The paintings the Museum has in its collection are some of the more iconic ones – these include the painting that gave rise to the Impressionist movement, namely Impression, soleil levant ( a painting depicting sunrise over the harbour at Le Havre), paintings of the parliament buildings in London, the Cathedral in Rouen, the Japanese bridge at Giverny and of course some of his final paintings of the water-lilies.
The whole Exhibition was quite superb and not crowded: sometimes you had to stand back for a second to let someone else pass but it was not noticeable. We saw Monet’s artistic and domestic life from the beginning to the end. To begin with there was a collection of Monet’s scurrilous political cartoons, by which he first began to make money! Then caricatures, self-portraits at various ages, family portraits, and portraits of Monet by his contemporaries at various stages in his life, as a soldier, a thin, struggling young artist with fire in his eyes, cosy domestic scenes from his later life, his dogs. Collections were hung together to illustrate his method of working to show how a painting developed from first sketch, through three or four subsequent trials. So you would first see the sketches, then the original blocking-in, how he used the canvas almost as if painting in water colours, then changes in colour and light as he worked through his ideas. This was so much more informative than just looking at a single painting.
Collections of paintings from his travels abroad followed and there were films of him painting and walking and talking in his garden: it was a really, really fantastic Exhibition illustrating a painter’s life and development in the round.
And that is not even the BIG one, which is Monday.
Then back out into the freezing cold to wend our way to the Marais once more. On our way back through the park I found a sign which told me about the name of this Jardin, which has puzzled me: apparently, on this piece of land in 1774, a ball was instituted, called the Little Ranelagh, imitating the famous public ball in London created by Lord Ranelagh, an Irish Lord. So I was right about the Irish connection!!
Later, in 1862 the ground was no longer required for the ball and this garden was laid, out under the leadership of prefect Haussmann. It is triangular in shape, “shaded by majestic trees and is the privileged domain of local children”, offering a playground, sandpit, table tennis, a puppet theatre and also donkey and pony rides. Parents in their turn can admire the beautiful trees in the park and enjoy renting chairs or lying on the grass while listening to music from the bandstand. In summer it must be delightful, but today it is rather bare, stark and very, very cold!

— PROVIDED DATA —
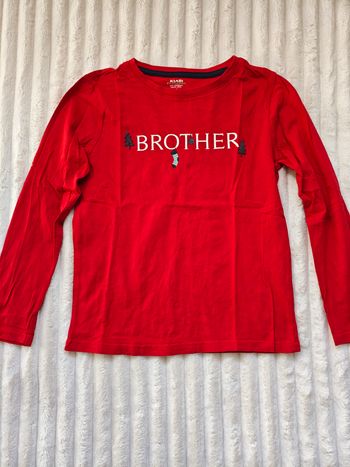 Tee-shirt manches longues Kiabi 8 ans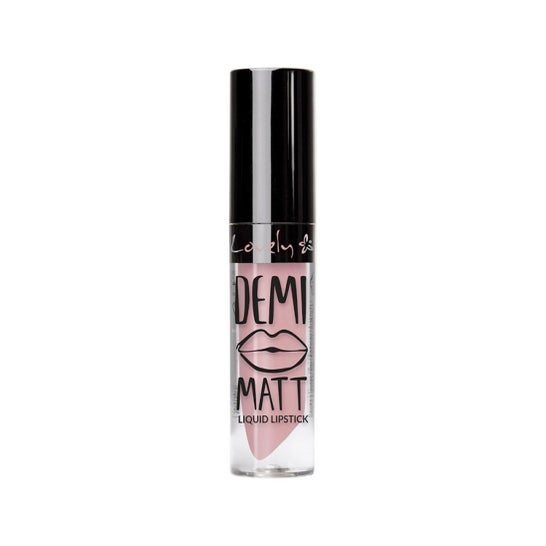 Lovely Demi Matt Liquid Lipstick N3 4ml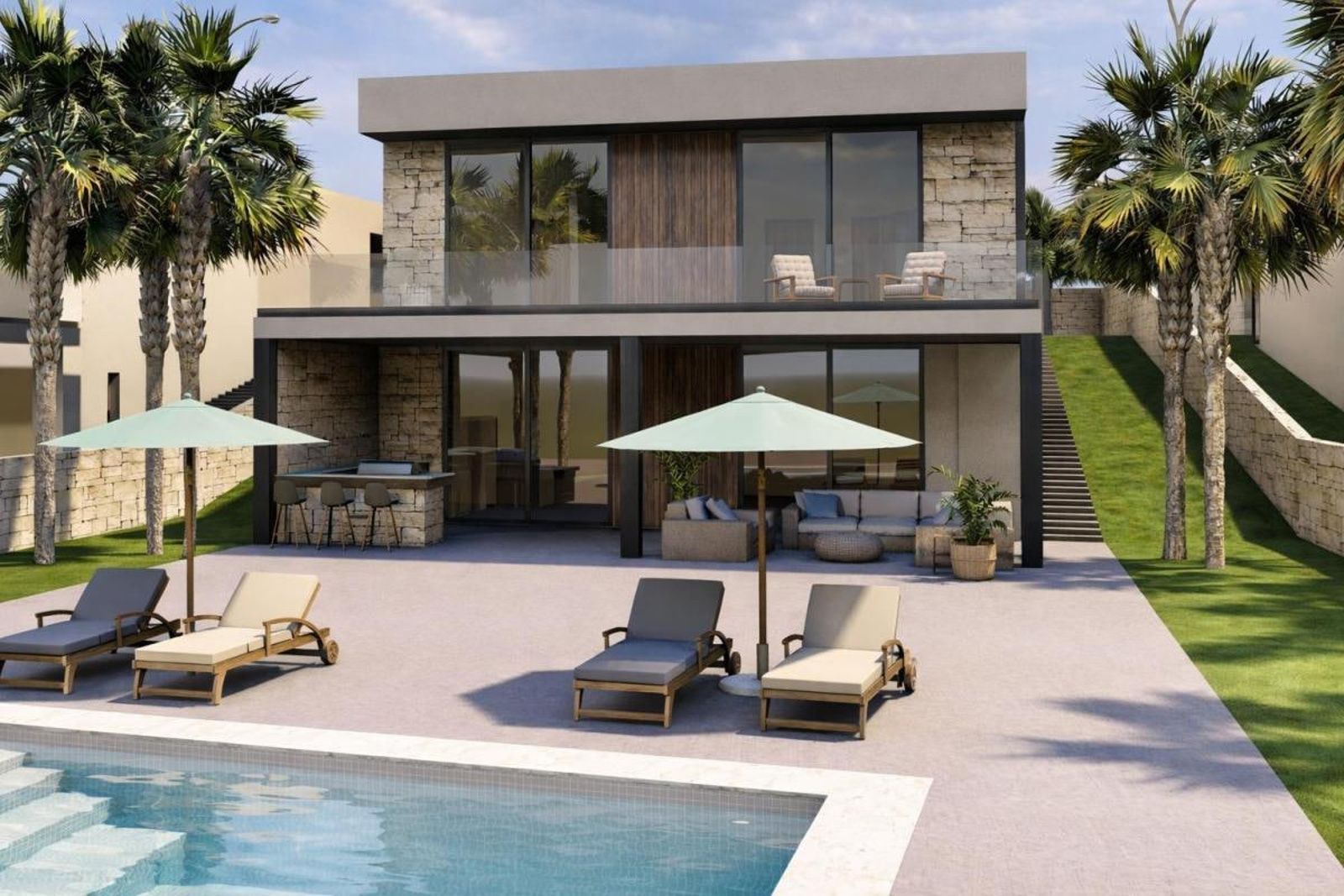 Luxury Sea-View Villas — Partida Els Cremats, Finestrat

— PROBLEM 1 —
In the Monet exhibition text, what was the ball instituted on the land in 1774 called?
— PROBLEM 2 —
Write out the stretch of the Monet exhibition text from "And that is" through "the Irish connection!!".
The listing has no connection to the Monet exhibition text.

— WRITTEN RESPONSE 1 —
It was called the Little Ranelagh.

— WRITTEN RESPONSE 2 —
And that is not even the BIG one, which is Monday.
Then back out into the freezing cold to wend our way to the Marais once more. On our way back through the park I found a sign which told me about the name of this Jardin, which has puzzled me: apparently, on this piece of land in 1774, a ball was instituted, called the Little Ranelagh, imitating the famous public ball in London created by Lord Ranelagh, an Irish Lord. So I was right about the Irish connection!!